Président de l'ASF, Peter Gilliéron n'a rien oublié de cette fin d'après-midi du 4 juin 2011. Ni la joyeuse ambiance – favorisée par la présence de 10 000 supporters suisses ayant traversé la Manche – ni l'audacieux coup de poker de Hitzfeld. Dans les salons cossus du Sopwell House Hotel, à St Albans, la splendide demeure géorgienne où la Suisse prépare son match, flotte déjà l'embaumant parfum du changement. «Je me souviens dem'être dit que la concentration était différente. Je ressentais une immense volonté de bien faire les choses, et de les faire autrement, aussi.»

L'importance du décor

S'il met en avant l'aboutissement d'un processus entamé deux ans plus tôt, au Nigeria, avec la conquête du titre mondial des M17, le patron du football helvétique insiste sur un élément moins souvent avancé, tenant à la majesté historique du décor, à la solennité des lieux. «Le fait d'être à Wembley, dans la patrie du football, a sans doute favorisé le déclic. Ce qui est présenté aujourd'hui comme un match charnière n'est pas le fruit du hasard. On a tout fait pour préparer ce moment-là.»

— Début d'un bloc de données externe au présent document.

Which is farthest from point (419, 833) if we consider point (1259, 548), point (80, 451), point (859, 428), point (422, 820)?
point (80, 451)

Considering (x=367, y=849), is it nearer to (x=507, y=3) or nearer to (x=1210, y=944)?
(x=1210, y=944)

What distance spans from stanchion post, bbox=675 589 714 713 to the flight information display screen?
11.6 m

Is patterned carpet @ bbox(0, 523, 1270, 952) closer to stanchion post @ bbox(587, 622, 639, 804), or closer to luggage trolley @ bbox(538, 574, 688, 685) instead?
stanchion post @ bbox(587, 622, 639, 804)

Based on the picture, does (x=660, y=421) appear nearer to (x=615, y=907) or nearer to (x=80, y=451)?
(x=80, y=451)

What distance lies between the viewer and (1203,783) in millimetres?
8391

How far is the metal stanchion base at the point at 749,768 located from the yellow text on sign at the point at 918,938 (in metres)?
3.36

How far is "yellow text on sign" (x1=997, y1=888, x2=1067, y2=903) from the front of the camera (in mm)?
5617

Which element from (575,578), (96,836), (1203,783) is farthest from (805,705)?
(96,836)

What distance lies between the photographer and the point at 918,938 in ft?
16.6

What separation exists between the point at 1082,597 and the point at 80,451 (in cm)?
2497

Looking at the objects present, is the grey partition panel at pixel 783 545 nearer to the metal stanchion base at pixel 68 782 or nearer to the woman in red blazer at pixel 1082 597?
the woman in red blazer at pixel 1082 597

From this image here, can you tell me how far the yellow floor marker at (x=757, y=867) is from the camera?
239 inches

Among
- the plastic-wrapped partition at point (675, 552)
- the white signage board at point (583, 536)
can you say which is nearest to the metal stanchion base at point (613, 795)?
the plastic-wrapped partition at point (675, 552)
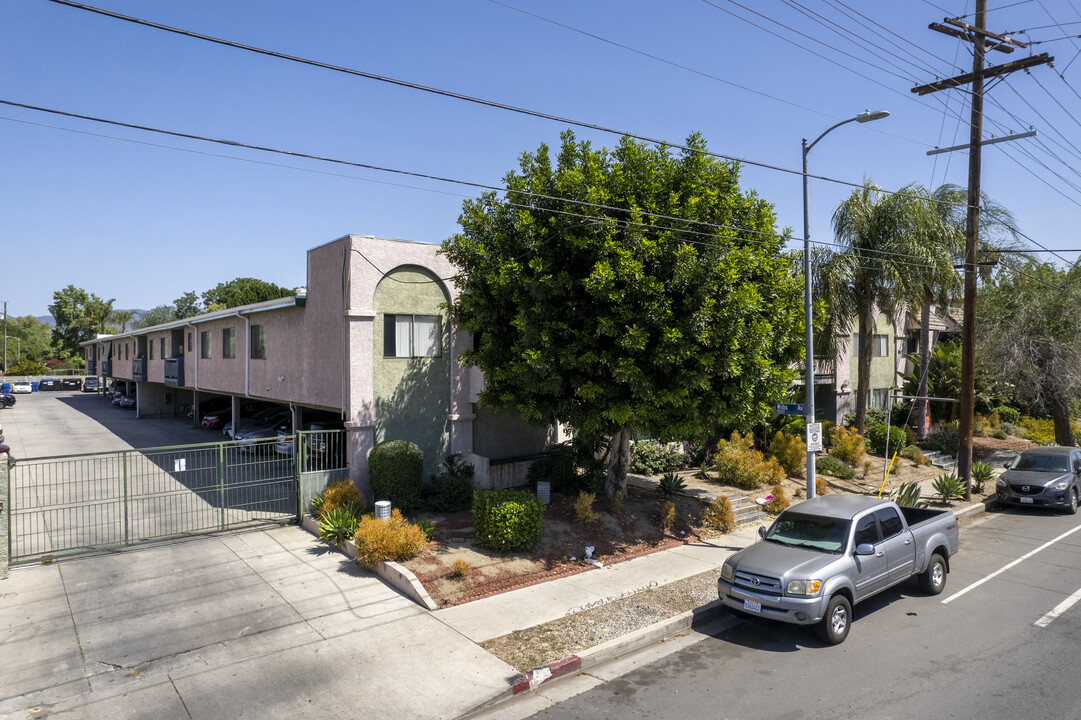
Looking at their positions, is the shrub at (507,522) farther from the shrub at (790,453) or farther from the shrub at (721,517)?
the shrub at (790,453)

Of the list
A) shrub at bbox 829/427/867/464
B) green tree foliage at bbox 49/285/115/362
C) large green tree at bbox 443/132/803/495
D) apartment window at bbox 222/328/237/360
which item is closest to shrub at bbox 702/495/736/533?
large green tree at bbox 443/132/803/495

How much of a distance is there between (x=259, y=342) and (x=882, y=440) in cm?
2373

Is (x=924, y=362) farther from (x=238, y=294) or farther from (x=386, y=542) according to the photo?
(x=238, y=294)

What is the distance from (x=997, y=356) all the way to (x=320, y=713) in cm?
2594

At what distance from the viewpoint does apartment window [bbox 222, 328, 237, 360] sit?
76.0 feet

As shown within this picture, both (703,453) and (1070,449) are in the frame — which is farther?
(703,453)

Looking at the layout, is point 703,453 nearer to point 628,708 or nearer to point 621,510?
point 621,510

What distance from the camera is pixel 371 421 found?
14.8m

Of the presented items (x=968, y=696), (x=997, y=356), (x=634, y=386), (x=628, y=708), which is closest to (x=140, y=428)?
(x=634, y=386)

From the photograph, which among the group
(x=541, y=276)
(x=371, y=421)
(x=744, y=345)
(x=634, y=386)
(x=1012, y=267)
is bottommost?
(x=371, y=421)

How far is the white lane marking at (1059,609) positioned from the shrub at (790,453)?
996cm

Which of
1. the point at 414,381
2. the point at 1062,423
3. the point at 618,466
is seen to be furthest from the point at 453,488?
the point at 1062,423

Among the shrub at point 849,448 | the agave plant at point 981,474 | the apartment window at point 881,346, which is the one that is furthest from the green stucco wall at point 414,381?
the apartment window at point 881,346

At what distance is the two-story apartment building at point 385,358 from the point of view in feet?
48.5
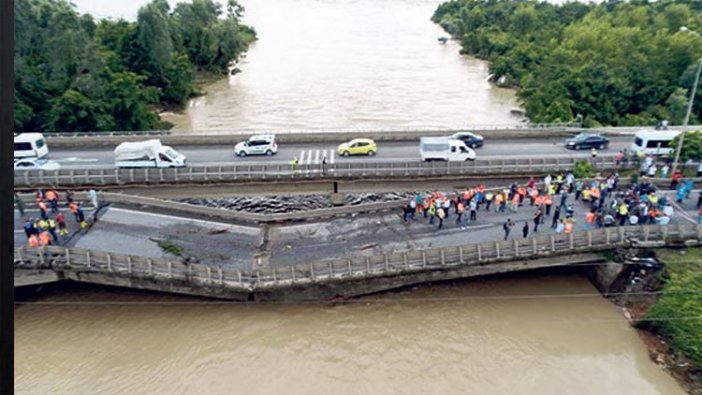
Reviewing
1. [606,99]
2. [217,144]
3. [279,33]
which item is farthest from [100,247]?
[279,33]

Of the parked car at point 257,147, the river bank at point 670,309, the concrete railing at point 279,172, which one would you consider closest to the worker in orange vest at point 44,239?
the concrete railing at point 279,172

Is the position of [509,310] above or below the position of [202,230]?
below

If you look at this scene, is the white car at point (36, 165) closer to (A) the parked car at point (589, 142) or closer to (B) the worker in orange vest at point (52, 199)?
(B) the worker in orange vest at point (52, 199)

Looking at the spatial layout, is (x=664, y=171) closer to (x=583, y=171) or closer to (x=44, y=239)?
(x=583, y=171)

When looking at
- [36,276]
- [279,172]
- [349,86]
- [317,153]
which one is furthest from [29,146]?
[349,86]

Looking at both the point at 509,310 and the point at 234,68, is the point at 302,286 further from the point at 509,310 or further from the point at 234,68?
the point at 234,68

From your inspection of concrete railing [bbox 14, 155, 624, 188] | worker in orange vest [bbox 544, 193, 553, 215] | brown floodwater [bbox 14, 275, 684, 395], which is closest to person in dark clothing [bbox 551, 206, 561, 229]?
worker in orange vest [bbox 544, 193, 553, 215]
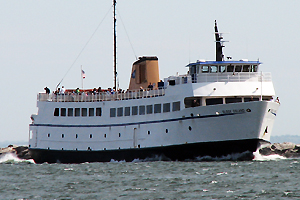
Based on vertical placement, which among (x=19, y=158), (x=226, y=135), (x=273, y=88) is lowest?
(x=19, y=158)

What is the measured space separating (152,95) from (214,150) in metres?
6.92

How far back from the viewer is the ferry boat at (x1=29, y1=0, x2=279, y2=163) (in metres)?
38.5

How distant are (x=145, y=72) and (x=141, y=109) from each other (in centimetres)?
454

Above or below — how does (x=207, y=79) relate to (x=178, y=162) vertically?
above

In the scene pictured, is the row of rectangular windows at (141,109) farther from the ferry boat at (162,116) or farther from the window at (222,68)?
the window at (222,68)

Ainsi l'avènement de Granit Xhaka au même titre que celui de Shaqiri aurait-il été planifié. «On savait déjà qu'on disposait d'atouts dans notre jeu, convient Peter Gilliéron. La seule question était de savoir quand Hitzfeld les jouerait.» Née sur la pelouse de Wembley, cette nouvelle Suisse a fièrement pris aujourd'hui les devants du groupe E après avoir signé le départ idéal (deux victoires, quatre buts marqués, aucun reçu).

L'engouement populaire n'a pas tardé à se manifester puisqu'on jouera à guichets fermés vendredi soir à Berne. «On n'a encore rien atteint mais la pression négative s'est désormais transformée en une pression positive, de nature à transporter l'équipe jusqu'au Brésil, se réjouit Peter Stadelmann. Les résultats font office de baromètre. Il ne s'agit même que de ça. Seul le succès permet d'écrire de belles histoires.»

L'exaltant feuilleton joué par une équipe sans crainte ni limites va tenir le pays en haleine.